#### Что требуется:
A. Воспроизведите из отрывка о Рождестве в Италии фрагмент от «Большой Чечен входит» до «дороге сознание теряли!» включительно.
B. Каким словом называет самолет итальянский отец в отрывке о Рождестве в Италии?
C. Напишите продолжение отрывка о Рождестве в Италии, начиная сразу после его последнего предложения.

#### Фрагмент документа:
---

Большой Чечен входит в бар и уверенно заявляет:
• Деньги будут точно!
И снова мы тревожим аэропорты. Опять -“ воздушный коридор”, “стоянка”, “ грузовые самолеты”... Но все же нам приходится покупать билеты на самолет пассажирский: денег все нет, а вот Сочельник - уже на носу.
В миланском аэропорте сталкиваемся с вернувшимся на родину Мауро.
• Ну как дела?
• Знаешь, почему Россию никто не завоевал?- спрашивает он.
• Почему?
• По дороге сознание теряли!
Заходим в бар. Около стойки итальянский папаша успокаивает расплакавшегося мальчишку:
- Ну все, сынок! Сейчас прилетит самолет и мы улетим.- Определяя самолет, он использует слово «аэроплан», неизбежно ассоциирующееся у меня с деревянной «этажеркой» времен гражданской войны , и, представив, как они будут на нее взбираться со своими чемоданами, я не могу удержаться от смеха. Папаша бросает на меня вопросительный взгляд.
• Позвони-ка на всякий случай Беневелли,- невольно выводит меня из неловкого положения Большой Чечен.- Чем черт не шутит!
Я набираю номер… Что же было с моим лицом, если лицо смотревшего на меня Большого Чечена стало похоже на вертикально поставленную дыню? Но, видно, сильно его искорежило от выданного на другом конце провода речитативом:
• Нет, не из Джезказгана… А из Европы…Из филиала крупнейшей корейской фирмы… Пришли… Нет, пришел …Долларов США МИЛЛИОН!
Возвращаемся в Реджо Эмилию. Банк уже закрыт. На три дня деловая жизнь в Италии замирает: Рождество.
Люди тянуться в церковь на мессу. Мужчины в элегантных пальто и сияющих новизной ботинках. Женщины в дорогих шубах и в туфлях на высоких каблуках. Рождество - хороший повод щегольнуть нарядами. “Религия,- заметил шведский историк Мартин Нильссон,- это наш выходной костюм”.

---

#### Записи:
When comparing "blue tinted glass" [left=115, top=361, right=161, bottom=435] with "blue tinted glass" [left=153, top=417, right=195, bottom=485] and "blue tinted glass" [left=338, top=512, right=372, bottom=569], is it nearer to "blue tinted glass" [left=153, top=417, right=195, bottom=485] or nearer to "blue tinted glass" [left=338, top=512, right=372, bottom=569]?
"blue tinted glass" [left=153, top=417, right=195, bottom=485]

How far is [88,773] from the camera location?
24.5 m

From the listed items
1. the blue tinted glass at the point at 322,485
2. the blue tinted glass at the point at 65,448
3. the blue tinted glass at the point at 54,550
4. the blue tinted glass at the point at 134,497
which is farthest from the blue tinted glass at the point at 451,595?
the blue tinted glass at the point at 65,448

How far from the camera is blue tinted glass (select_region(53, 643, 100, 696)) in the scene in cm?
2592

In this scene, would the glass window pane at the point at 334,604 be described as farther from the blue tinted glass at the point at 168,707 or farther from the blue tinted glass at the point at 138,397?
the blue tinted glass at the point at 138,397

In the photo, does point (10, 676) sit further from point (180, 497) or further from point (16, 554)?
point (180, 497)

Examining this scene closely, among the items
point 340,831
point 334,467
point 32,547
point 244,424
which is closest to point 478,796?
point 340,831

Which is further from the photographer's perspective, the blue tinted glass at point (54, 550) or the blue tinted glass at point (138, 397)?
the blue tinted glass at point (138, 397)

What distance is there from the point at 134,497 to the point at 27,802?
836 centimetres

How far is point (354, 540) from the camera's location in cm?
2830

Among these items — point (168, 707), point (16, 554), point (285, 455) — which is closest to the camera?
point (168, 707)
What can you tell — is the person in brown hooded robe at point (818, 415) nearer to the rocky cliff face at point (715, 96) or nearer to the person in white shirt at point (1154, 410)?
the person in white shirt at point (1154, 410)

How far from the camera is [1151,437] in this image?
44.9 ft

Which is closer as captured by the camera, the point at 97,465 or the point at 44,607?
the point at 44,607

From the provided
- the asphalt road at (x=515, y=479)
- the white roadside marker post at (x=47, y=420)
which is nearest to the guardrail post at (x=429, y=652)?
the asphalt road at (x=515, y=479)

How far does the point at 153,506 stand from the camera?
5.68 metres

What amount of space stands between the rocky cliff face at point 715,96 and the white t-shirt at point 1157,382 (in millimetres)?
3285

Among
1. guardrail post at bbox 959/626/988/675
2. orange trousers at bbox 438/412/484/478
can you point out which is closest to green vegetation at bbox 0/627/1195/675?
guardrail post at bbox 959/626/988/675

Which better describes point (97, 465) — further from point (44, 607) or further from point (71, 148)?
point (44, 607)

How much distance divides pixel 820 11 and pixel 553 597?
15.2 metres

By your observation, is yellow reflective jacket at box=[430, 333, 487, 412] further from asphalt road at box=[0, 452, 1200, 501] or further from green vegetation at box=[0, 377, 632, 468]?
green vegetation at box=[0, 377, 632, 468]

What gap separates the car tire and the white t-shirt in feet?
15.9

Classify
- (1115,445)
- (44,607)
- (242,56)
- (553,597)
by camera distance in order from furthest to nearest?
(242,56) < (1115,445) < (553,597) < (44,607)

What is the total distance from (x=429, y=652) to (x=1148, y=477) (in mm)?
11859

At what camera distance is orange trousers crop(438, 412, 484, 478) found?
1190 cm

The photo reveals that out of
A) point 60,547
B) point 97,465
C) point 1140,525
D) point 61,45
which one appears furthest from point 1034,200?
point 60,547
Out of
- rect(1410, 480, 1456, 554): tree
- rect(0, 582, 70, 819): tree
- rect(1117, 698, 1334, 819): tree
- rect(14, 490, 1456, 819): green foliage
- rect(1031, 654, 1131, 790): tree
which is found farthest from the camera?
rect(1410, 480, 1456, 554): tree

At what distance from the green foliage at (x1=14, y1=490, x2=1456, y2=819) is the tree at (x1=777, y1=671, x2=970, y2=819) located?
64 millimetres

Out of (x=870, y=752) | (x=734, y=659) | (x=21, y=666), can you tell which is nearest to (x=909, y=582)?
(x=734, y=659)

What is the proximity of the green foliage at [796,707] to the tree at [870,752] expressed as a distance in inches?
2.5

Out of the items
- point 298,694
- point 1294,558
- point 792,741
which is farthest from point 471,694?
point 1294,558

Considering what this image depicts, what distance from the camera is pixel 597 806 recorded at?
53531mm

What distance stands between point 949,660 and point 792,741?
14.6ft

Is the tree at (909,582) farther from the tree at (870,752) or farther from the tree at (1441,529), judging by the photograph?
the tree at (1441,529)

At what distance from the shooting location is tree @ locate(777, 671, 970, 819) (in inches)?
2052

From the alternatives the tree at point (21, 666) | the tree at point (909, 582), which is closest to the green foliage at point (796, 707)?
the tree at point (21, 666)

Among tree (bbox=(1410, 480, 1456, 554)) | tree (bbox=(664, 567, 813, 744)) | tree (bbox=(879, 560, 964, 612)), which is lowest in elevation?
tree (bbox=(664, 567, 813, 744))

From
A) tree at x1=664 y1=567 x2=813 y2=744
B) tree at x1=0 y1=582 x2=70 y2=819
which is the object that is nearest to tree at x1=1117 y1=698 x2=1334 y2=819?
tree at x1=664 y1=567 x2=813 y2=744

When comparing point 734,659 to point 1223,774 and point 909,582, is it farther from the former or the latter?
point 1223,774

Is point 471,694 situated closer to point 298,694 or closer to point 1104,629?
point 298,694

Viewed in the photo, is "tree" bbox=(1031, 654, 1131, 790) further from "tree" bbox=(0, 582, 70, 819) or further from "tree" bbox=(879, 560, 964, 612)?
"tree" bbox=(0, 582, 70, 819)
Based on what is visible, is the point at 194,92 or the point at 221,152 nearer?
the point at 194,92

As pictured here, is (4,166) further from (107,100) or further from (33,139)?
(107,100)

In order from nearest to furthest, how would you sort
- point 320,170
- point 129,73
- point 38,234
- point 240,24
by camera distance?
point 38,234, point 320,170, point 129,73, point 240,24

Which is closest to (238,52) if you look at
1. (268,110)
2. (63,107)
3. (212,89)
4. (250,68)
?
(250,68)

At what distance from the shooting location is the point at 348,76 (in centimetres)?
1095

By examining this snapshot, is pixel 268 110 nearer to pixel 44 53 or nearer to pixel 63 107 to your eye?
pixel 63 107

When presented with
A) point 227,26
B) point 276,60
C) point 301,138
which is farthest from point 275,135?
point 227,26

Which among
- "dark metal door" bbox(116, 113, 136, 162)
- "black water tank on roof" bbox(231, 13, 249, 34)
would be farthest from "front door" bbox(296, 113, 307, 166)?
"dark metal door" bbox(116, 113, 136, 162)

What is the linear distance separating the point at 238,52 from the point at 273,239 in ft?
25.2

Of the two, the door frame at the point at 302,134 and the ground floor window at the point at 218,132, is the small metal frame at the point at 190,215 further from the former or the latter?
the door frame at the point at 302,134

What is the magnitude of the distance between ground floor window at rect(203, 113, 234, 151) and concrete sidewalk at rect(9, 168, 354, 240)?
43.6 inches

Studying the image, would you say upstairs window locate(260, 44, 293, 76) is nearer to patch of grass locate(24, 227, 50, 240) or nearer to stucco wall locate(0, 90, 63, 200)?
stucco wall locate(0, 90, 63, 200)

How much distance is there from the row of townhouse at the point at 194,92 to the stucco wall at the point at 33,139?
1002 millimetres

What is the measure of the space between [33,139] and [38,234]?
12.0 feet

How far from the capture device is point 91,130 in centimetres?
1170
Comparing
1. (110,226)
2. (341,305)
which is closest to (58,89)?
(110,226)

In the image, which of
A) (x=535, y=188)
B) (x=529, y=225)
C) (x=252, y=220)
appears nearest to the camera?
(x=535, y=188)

---

#### Ответы к заданиям:
A.
Большой Чечен входит в бар и уверенно заявляет:
• Деньги будут точно!
И снова мы тревожим аэропорты. Опять -“ воздушный коридор”, “стоянка”, “ грузовые самолеты”... Но все же нам приходится покупать билеты на самолет пассажирский: денег все нет, а вот Сочельник - уже на носу.
В миланском аэропорте сталкиваемся с вернувшимся на родину Мауро.
• Ну как дела?
• Знаешь, почему Россию никто не завоевал?- спрашивает он.
• Почему?
• По дороге сознание теряли!

B. Словом «аэроплан».

C.
При входе в храм - “презепьо”: макет сцены рождения Христа. В Италии собирать перед Рождеством “презепьо” - давняя традиция. Связана она с именем святого Франциска. “В одну рождественскую ночь,- пишет француский историк Эмиль Жебар,- он созвал народ и пастухов в долину Гречча, чтобы ознаменовать рождение Того, Кого он называл “вифлеемским младенцем”. И вот ,среди полночной тишины, леса осветились блеском факелов, быстро движущихся к одному загону, где их ждал св.Франциск. Он стоял у самых яслей между быком и ослом. Когда собравшийся народ коленопреклонился, он прочел перед яслями, как перед алтарем, Евангелие от Луки, потом обратился к молящимся и стал им проповедовать о Рождестве Спасителя. И конечно сердца собравшихся в это же самое время в соборе св. Иоанна Латеранского или под императорским куполом палатинской часовни в Палермо были менее проникнуты верою и любовью, чем весь этот простой серый люд, молившийся у яслей. Некоторым из присутствующих показалось даже, что в этих яслях, на соломе, лежал спящий младенец, и что он понемногу стал пробуждаться и раскрыл свои объятия. Голос Франциска снова призывал Бога бедняков, и Он опять улыбался им.”Спустя некоторое время в различных церквях стали появляться монументальные “презепьо”, для изготовления которых приглашали известных архитекторов и скульпторов . Одной из наиболее известных работ такого рода является “вифлеемская композиция” Арнольфо ди Камбио, созданная им в 1280 году в римской церкви Санта Мария Маджоре. Впоследствии “презепьо” собирают лишь к Рождеству, устраивают конкурсы на лучшую работу года, в Неаполе, в музее монастыря св. Мартина постепенно формируется самая крупная в мире коллекция рождественских композиций. Сегодня на общенациональном уровне “презепьо” превратился в некий рождественский конструктор: перед праздником пластиковые фигурки библейских персонажей и детали вифлеемского антуража можно купить в любом супермаркете. Стиснутому толпой прихожан, Большому Чечену ничего не остается как любоваться церковным «презепьо». Автор композиции, видимо, для вящей эффектности «оживил» ее электричеством и движением: звезды на вифлеемском небе помигивают, вода в ручье струится, бык и осел покачивают головами… Раздаются восторженные возгласы:
• Здорово!
• Потрясающе!
• А вы знаете, что уже второй год подряд эту работу признают лучшей в Италии?!,- авторитетно звучит чей-то голос.
• Правда?
• Да безусловно!- подхватывает кто-то, и в толпе, преисполнившейся местечковой гордостью, начинается оживленный разбор достоинств рождественского макета.
В церкви стоит густой дух парфюмерии. Священник проповедует о щедрости. В Рождество нельзя забывать о бедных. Ведь и Христос родился в хлеву. Две синьоры, стоящие рядом с нами, ведут непринужденную беседу:
• Вы где заказали обед ?
• В горах…
• А ресторан надежный?
• В каком смысле?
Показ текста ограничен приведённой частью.